Stated that I think it's much more interesting is that the maker of most airport security scanner in the world (~84%) is an Israeli intelligence linked company (Vidisco) https://ransomwareattacks.halcyon.ai/attacks/vidisco-ltd-hit... so they can easily makes any items "not seen" i.e. with a simple tag the scanner read and ignore then the real content showing something harmless. This is just an example of why we need MANDATORY FLOSS and open hardware where anything is developed from zero in a public manner to been able to check what's up via public research made by public universities to make it hard slip agreements here and there.



I have no idea how the 'privacy' is even allowed to be included as an advertisement point.

No end-to-end encryption no claims of privacy allowed.

We pinky promise not to tell anyone is not 'privacy' feature.


So what kind of setup do you suggest for low-maintenance personal / small business use?


For what purpose? If you need to access home services or company service while outside in the world a PERSONAL VPN, i.e. wireguard on your SOHO server at home/office is ok, because you own BOTH the server and the client and your traffic go through a domestic ISP under domestic laws of your countries, laws you know, your lawyer know, you can easy act as needed etc.

If you need a proxy on steroid to watch netflix from another country well, use any commercial VPN, but ONLY for the needed purpose, not for the rest of your traffic.

Your ISP can snoop on you LESS than a commercial VPN vendor, especially if such vendor is based in exotic places without privacy laws, while obviously claiming the contrary in advertisements. There is NO PRIVACY PURPOSE for using commercial VPNs.


Secret stuff, I guess. Appreciate the follow-up.


Secrets means not much: secrets from who? A commercial VPN meaning you just have the client, imply your ISP do not know much about your traffic (just data volume and when they pass) but your VPN provider know ANYTHING, with a far bigger access to your system since you typically have a proprietary client installed with high privileges. So you hide from a domestic ISP to be naked shown to a potentially unknown corporation oversee who can pick much more infos from you.

Let's say you are in countries where porn is forbidden, from Saudi Arabia to South Korea, and you want to hide from locals, ok, you knows your porn habits are known by an offshore unknown company but formally not to the local government, formally, because they might have agreements you do not know and typically VPN providers exists in countries with zero customer protections.

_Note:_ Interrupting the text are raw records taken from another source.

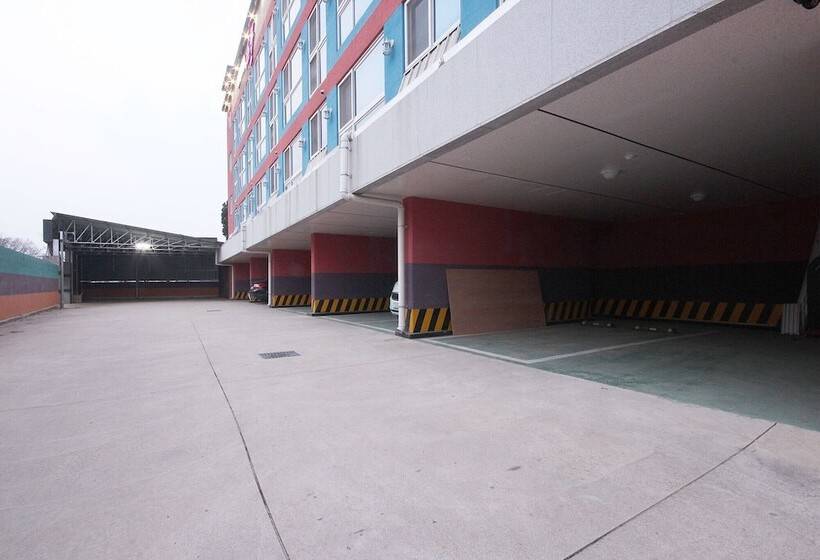 汽车旅馆  Mungyeong Sopoong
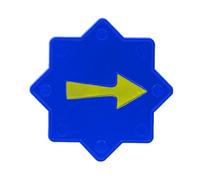 Monozoz Magici | Punta di Freccia Che Cambia Gli all'Ingrosso,Torre di Magia Visiva Facile, Trucchi Sorprendenti, Accessorio Mentallismo di Illusioni Cambianti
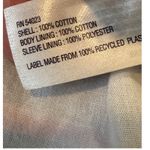 Gap Academy Blazer Women's Size 6 Navy Pink White Stripe Double Button Jacket Photo 5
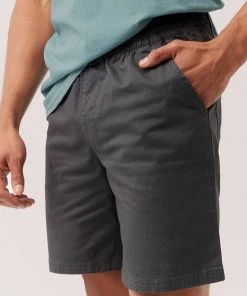 Pact Men’s Woven Organic Twill Drawstring Short New Arrivals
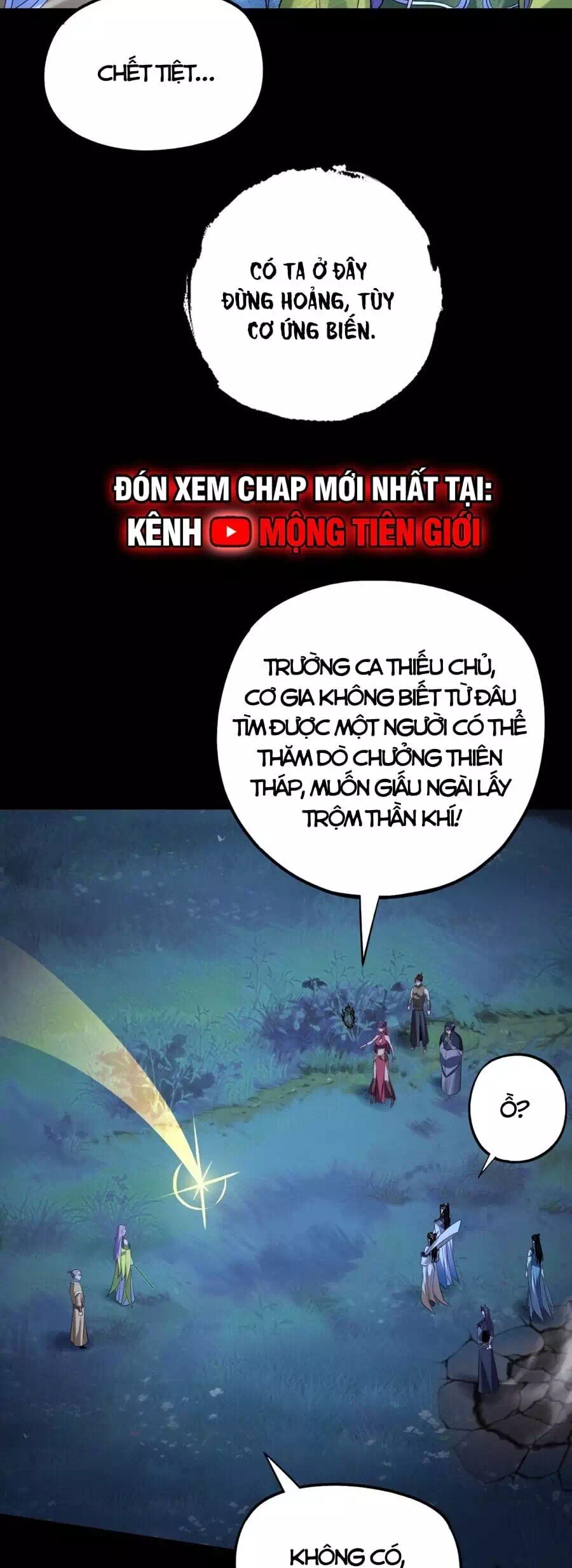 Truyện Tranh Ta Trời Sinh Đã Là Nhân Vật Phản Diện trang 8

The only VPN you can trust is a FLOSS one, like WireGuard, OpenVPN etc, between hosts you own, and they just guarantee the channel, meaning if you have an Android/iOS device with a VPN link between the phone and you home, the phone itself is not trustable since it's a proprietary device remotely handled by it's OEM/third parties, some you might not even know.

A simple example: let's say you have a secure messaging system, your messages will travel hidden from third parties, but you type them with a virtual keyboard, witch is a typically connected application, who talk aside with their creator: who care about your secure messages since they can snoop them as you type them?

The whole point is the level of secrecy you want. Just downloading pirated materials (like most people do, even if formally it's illegal nearly everywhere) appearing from another country to avoid local laws like Hadopi well, essentially nobody care for real so you might feel safe enough. Being an activist in a dictatorship well, it's a far different thing and in that case the top security is not using integrated electronics at all, like exchanging manually encrypted and hand-sewn in some peer dress (an old but still valid WWII technique), when that's not an option you could trust a bit OLD desktop iron (little firmware's inside) running a FLOSS OS in fully FLOSS stack, like messaging via I2P.